James "Jim" Brown
Jim born in Watertown, Wisconsin on 9-20-29 to Lawrence and Josephine. He was an only child and attended Watertown High School. In his childhood, Jim was an altar boy and did 7:00am masses at the Old Folks Home. He did not like the early masses. While in high school, Jim tried out for football but didn’t make the team. He started working for a dry cleaner in which his duties included cleaning out pant cuffs and making deliveries. There he met lifelong friend Delores Hoffman. A couple of Jim’s best friends that he got into mischief with were Dave Janski, Bob Heinz and Bob Jense.
After high school, Jim drove Taxi until he joined the US Navy in November 1947 for a three-year commitment. He often commented he got an extra year because of President Truman and the start of the Korean War. In the Navy, he was stationed on the Coral Sea one of the three us aircraft carries at the time. The other two carriers were the Roosevelt and Midway.
After his service, Jim moved to Madison. He attended the University of Wisconsin on the GI Bill. His drinking buddy was Romie. One of our favorite stories was Jim and Romie driving their car around a baseball diamond. Somehow, they never got caught. Romie unfortunately flunked out. While in college Jim was a Maytag repairman. In his last year of college, he met his wife of 62 years Shirley Patt. Jim lived in an apartment building with a couple of guys on the third floor next to where Shirley lived. They could look down into the girl’s kitchen. Eventually they brought over some beer and asked the girls if they wanted to watch some boxing on TV. Jim asked Shirley out but she didn’t know if she should go? Her roommate JoAnn like Jim. Fortunately, Shirley accepted and they went to see a boxing match. This started a one-year romance before they were married. Jim popped the engagement proposal in just six months.

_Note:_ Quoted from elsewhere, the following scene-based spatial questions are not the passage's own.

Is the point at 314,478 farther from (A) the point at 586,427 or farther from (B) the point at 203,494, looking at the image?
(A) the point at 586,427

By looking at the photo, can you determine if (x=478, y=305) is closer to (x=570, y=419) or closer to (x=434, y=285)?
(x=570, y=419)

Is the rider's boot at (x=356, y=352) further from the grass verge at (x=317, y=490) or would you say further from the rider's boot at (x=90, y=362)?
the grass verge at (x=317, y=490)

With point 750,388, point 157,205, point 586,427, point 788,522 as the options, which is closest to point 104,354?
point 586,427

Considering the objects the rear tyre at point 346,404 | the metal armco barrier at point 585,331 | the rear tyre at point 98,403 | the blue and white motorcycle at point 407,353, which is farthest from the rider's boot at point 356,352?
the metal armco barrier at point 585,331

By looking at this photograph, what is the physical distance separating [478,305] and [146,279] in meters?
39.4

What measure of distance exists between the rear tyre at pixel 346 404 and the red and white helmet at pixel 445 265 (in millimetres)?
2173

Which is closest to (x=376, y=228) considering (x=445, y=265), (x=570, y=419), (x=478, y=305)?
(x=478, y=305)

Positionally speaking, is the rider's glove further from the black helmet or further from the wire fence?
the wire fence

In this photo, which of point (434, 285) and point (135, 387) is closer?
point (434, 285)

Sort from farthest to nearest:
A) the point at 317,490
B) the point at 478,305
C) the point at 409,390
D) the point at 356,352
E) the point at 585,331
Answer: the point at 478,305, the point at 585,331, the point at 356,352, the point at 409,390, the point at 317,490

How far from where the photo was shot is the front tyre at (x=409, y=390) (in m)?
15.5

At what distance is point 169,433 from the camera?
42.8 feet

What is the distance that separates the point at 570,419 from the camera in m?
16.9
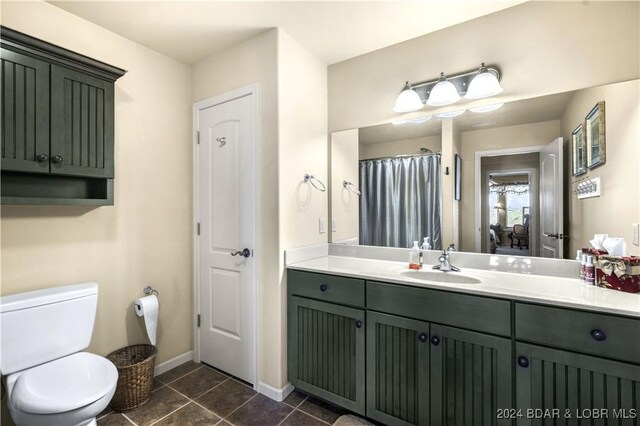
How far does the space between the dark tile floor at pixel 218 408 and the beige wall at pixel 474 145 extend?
1447 mm

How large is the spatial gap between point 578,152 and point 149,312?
2918 mm

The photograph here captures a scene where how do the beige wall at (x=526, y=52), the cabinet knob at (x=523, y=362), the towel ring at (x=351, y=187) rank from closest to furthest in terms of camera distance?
1. the cabinet knob at (x=523, y=362)
2. the beige wall at (x=526, y=52)
3. the towel ring at (x=351, y=187)

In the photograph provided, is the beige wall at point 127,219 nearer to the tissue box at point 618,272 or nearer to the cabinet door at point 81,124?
the cabinet door at point 81,124

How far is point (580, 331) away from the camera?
1.18 m

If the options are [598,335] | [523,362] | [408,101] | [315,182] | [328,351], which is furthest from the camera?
[315,182]

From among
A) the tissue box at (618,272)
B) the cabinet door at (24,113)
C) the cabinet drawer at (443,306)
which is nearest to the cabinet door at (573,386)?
the cabinet drawer at (443,306)

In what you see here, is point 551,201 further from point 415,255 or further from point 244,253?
point 244,253

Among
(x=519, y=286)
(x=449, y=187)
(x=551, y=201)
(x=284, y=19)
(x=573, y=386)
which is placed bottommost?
(x=573, y=386)

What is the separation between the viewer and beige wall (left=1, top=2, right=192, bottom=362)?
171cm

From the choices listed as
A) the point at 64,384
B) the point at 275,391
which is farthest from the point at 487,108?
the point at 64,384

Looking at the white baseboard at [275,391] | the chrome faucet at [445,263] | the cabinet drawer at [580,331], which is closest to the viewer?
the cabinet drawer at [580,331]

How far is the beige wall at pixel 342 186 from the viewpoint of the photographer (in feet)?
7.89

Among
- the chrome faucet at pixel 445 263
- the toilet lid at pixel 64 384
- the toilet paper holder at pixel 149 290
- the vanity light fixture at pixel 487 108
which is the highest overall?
the vanity light fixture at pixel 487 108

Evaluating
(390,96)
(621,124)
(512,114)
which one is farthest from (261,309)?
(621,124)
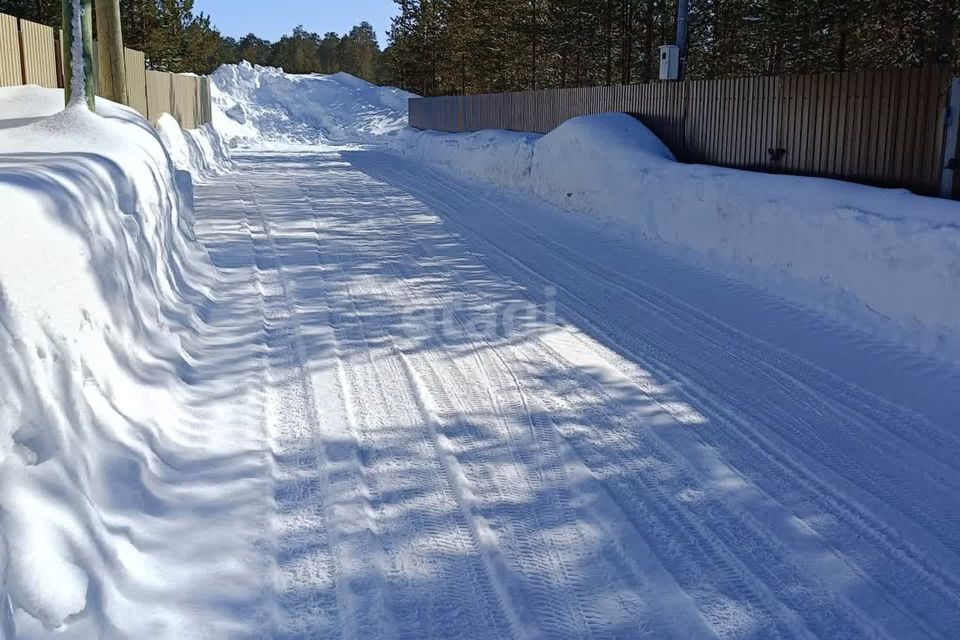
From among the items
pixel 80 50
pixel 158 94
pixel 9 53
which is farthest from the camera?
pixel 158 94

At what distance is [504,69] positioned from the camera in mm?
46750

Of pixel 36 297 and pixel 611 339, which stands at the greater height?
pixel 36 297

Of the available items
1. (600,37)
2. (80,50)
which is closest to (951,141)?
(80,50)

Jim and Shirley were married in Shirley’s home town Marshfield, Wisconsin in June 1956 at Our Lady of Peace. For their honeymoon, they went to Milwaukee. The honeymoon was two parts: the first part everyone can imagine, and the second part was job hunting. One of his interviews was with Warren Rose. Warren worked for Univac in St. Paul and offered Jim a job. The position started in July and they moved to St. Paul where they lived in an apartment on Ford Parkway. A funny story: Jim’s new boss Warren invited Jim and Shirley for Thanksgiving dinner. Shirley was pregnant with their first child and they were serving duck. During dinner, Shirley went into labor and had to go to the hospital to give birth to Katheryn Annette on 11/30/57. Shirley was never fond of duck after that.
When expecting their second child, they moved to an apartment on St. Clair St. where they met Sally and Wally Simpson, who also turned into lifelong friends. They had their second child, Karen Marie on 2/4/59. At this time, they needed more space and had a home built on the eastside of St. Paul. They moved into 2225 Berland Place just after the arrival of their third child, Steven James on 9/21/61. Their fourth child, Robert Lawrence arrived on 12/9/63. Their fifth and final child, Mary Lynn arrived on 6/15/66 and the doctor declared that they had a Full House.

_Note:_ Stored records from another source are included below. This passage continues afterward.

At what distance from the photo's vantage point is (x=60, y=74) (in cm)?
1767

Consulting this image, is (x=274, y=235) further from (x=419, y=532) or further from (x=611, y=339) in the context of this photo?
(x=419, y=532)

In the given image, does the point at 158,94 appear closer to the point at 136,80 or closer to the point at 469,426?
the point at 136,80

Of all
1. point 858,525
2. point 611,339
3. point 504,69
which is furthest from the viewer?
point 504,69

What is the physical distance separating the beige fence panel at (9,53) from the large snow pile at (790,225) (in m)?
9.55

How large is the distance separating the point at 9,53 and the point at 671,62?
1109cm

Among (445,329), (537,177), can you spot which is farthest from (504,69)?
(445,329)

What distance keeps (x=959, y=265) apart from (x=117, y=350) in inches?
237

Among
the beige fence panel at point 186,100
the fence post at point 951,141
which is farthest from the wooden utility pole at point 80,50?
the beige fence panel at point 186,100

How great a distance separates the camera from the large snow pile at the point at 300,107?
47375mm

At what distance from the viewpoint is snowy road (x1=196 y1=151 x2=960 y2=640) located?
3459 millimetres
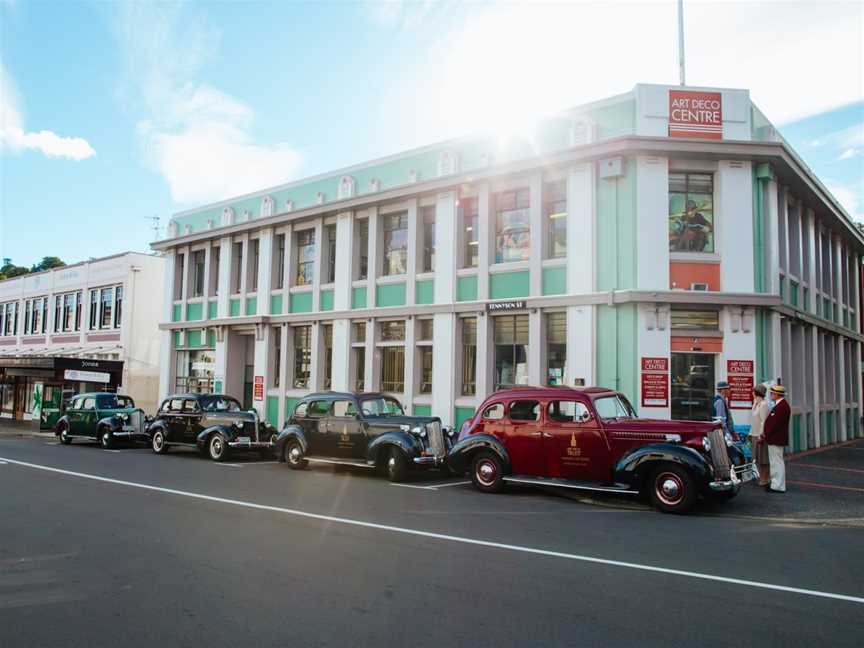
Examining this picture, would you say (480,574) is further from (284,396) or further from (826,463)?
(284,396)

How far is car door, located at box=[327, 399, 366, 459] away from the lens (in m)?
14.3

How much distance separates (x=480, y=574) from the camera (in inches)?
252

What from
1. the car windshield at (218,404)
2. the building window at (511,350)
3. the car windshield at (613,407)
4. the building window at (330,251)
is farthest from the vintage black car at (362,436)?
the building window at (330,251)

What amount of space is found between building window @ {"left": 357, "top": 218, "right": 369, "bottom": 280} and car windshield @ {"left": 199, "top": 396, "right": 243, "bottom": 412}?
583 cm

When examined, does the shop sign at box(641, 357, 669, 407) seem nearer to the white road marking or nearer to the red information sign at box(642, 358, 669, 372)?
the red information sign at box(642, 358, 669, 372)

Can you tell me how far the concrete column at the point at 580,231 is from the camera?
671 inches

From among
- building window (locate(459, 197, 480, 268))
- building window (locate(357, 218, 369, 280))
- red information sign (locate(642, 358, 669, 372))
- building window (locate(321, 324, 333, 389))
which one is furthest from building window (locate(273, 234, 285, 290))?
red information sign (locate(642, 358, 669, 372))

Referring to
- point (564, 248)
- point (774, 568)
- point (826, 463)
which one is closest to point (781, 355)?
point (826, 463)

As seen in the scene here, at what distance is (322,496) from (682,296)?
31.1 ft

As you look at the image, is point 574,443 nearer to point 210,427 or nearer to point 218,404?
point 210,427

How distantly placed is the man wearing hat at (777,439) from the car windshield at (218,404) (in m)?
13.2

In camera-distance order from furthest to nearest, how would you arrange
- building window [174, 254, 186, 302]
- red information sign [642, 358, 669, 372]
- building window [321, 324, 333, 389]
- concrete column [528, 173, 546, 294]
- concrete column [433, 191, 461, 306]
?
1. building window [174, 254, 186, 302]
2. building window [321, 324, 333, 389]
3. concrete column [433, 191, 461, 306]
4. concrete column [528, 173, 546, 294]
5. red information sign [642, 358, 669, 372]

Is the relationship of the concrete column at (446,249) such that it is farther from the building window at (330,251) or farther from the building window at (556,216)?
the building window at (330,251)

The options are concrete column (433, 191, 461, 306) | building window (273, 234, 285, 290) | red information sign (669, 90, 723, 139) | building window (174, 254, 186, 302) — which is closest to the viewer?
red information sign (669, 90, 723, 139)
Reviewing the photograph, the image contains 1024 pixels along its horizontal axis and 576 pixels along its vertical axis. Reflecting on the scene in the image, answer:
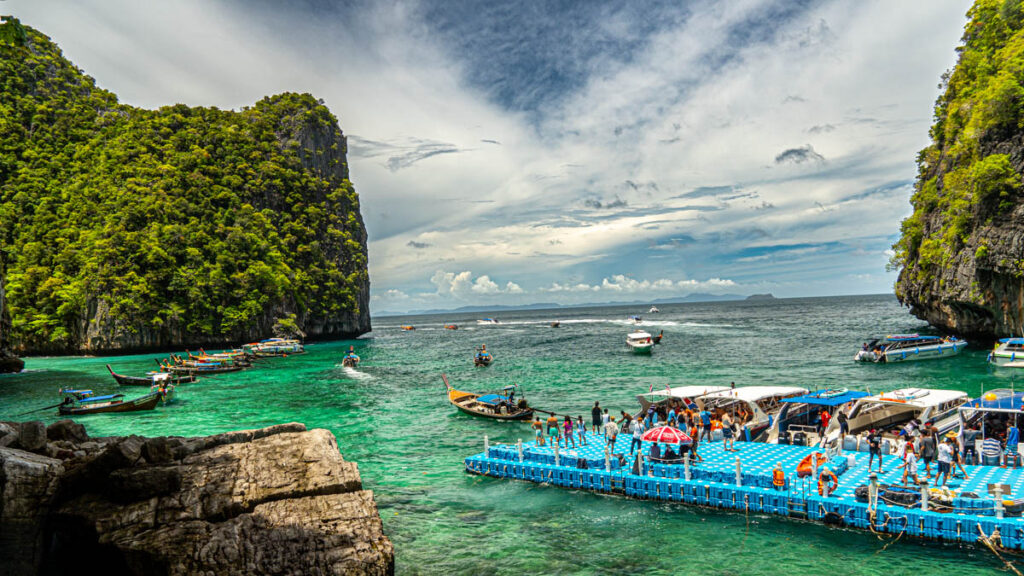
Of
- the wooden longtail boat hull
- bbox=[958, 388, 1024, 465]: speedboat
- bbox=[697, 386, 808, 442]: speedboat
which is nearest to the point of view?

Jim enjoyed many hobbies that included golf, Bridge, woodworking, boating, fishing, traveling and spending time with his 8 grandchildren. He worked at Sperry/Univac until 1989 when he retired. Jim and Shirley liked to travel in their retirement, especially spending their winters in Panama City Beach, Florida.
Obituary as printed in Pioneer Press 9/23/2018
Passed away on September 1, 2018 at the age of 88 years. Preceded in death by his parents. Survived by wife of 62 years, Shirley; children Kathryn Brown-Richardson (Jeff), Karen Glasky (Kevin), Steven, Robert (Lynn) and Mary Brown-Bennett (Steve); grandchildren Danielle, Christopher, Ryan, Holly , Jason, Brady, Kaylee & Jessica along with other relatives & friends. Jim was proud of serving 4 years in the Navy. Memorial Mass Friday, September 28th, 10:00 am at CHURCH OF ST. PASCAL BAYLON, 1757 Conway Street with visitation one hour before the service. Interment Fort Snelling National Cemetery.